Arch Linux (Production Server)

Check release

To check what Linux release you are running on your server:

$ cat /etc/*-release

NAME="Arch Linux"
ID=arch
PRETTY_NAME="Arch Linux"
ANSI_COLOR="0;36"
HOME_URL="https://www.archlinux.org/"
SUPPORT_URL="https://bbs.archlinux.org/"
BUG_REPORT_URL="https://bugs.archlinux.org/"

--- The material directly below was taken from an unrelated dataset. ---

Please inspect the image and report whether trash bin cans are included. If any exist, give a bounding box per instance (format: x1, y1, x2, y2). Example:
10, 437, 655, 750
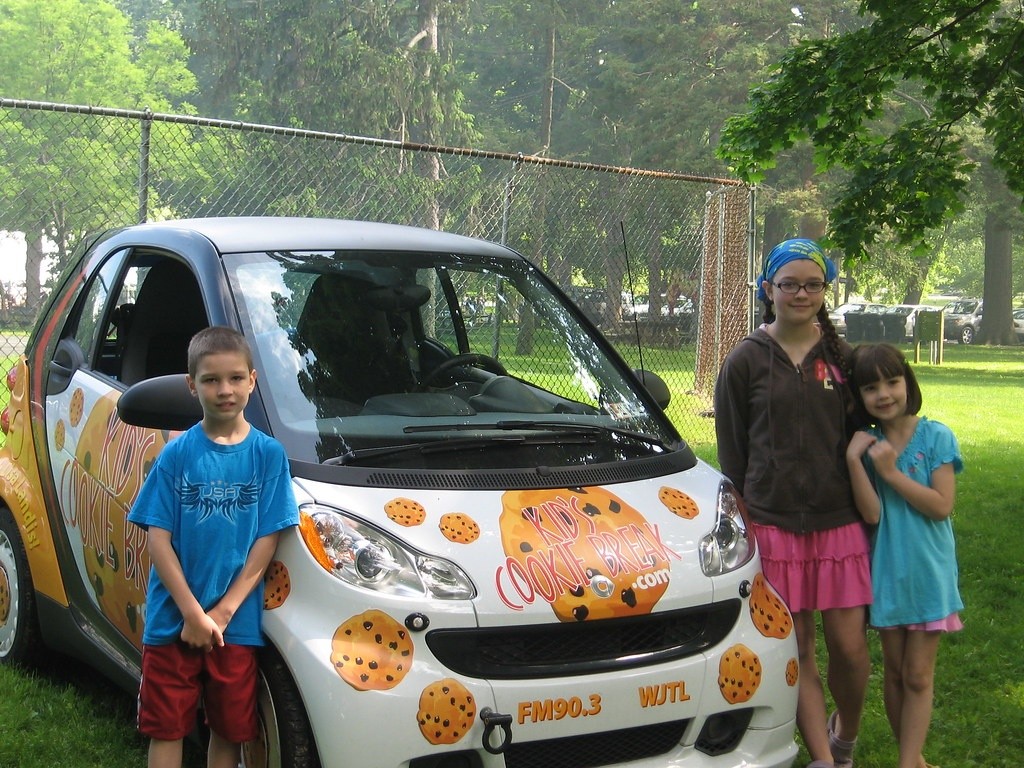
843, 313, 864, 343
882, 313, 908, 343
862, 313, 885, 342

Install net-tools for netstat

You should Arch package manager - pacman to install net-tools:

$ sudo pacman -S net-tools

Install cronie

Install cronie for running cron tasks:

$ sudo pacman -Syu cronie

Then enable it:

$ sudo systemctl enable --now cronie.service

Check its status:

$ systemctl status cronie

Start it:

$ sudo systemctl start crond

[citizensense@localhost ~]$ sudo systemctl enable --now cronie.service
Created symlink from /etc/systemd/system/multi-user.target.wants/cronie.service to /usr/lib/systemd/system/cronie.service.

Ref:

  1. https://wiki.archlinux.org/index.php/Cron
  2. https://wiki.archlinux.org/index.php/Systemd/Timers#Management status crond

Set editor

Set editor to your editor:

$ sudo export EDITOR=vim

Add cront tasks (as a user)

Note that adding cron tasks as a user does not work on the production/ live server:

$ crontab -e

* * * * * Rscript /srv/shiny-system/cron/specks/cpu.R
* * * * * Rscript /srv/shiny-system/cron/fracks/cpu.R
~
~
"/tmp/crontab.8VZ7vq" 1 line, 47 characters

Add cront tasks (as a root)

On the production server, you should add the cron task as a root or the tasks won't not be executed:

$ sudo crontab -e

* * * * * Rscript /srv/shiny-system/cron/specks/cpu.R
* * * * * Rscript /srv/shiny-system/cron/fracks/cpu.R
~
~
"/tmp/crontab.8VZ7vq" 1 line, 47 characters

Add vim to your crontab editor env that makes it easy to edit the cron tasks:

$ sudo EDITOR=vim crontab -e

You can run the cpu.R manually by type this in your terminal,

$ Rscript /srv/shiny-system/cron/specks/cpu.R
$ Rscript /srv/shiny-system/cron/fracks/cpu.R

Ref:

  1. https://bbs.archlinux.org/viewtopic.php?id=78700
  2. https://archlinuxarm.org/forum/viewtopic.php?f=53&t=6281

List cron tasks

Check what tasks are running:

$ sudo crontab -l

Final notes

  1. Make sure /srv/shiny-system/cron/specks/ folder is set to 777, and cpu.R is set to be executable.
  2. Make sure /srv/shiny-server/specks/speck<1-4>/ folders are set to 777, and log.txt in each of them is set to to 777.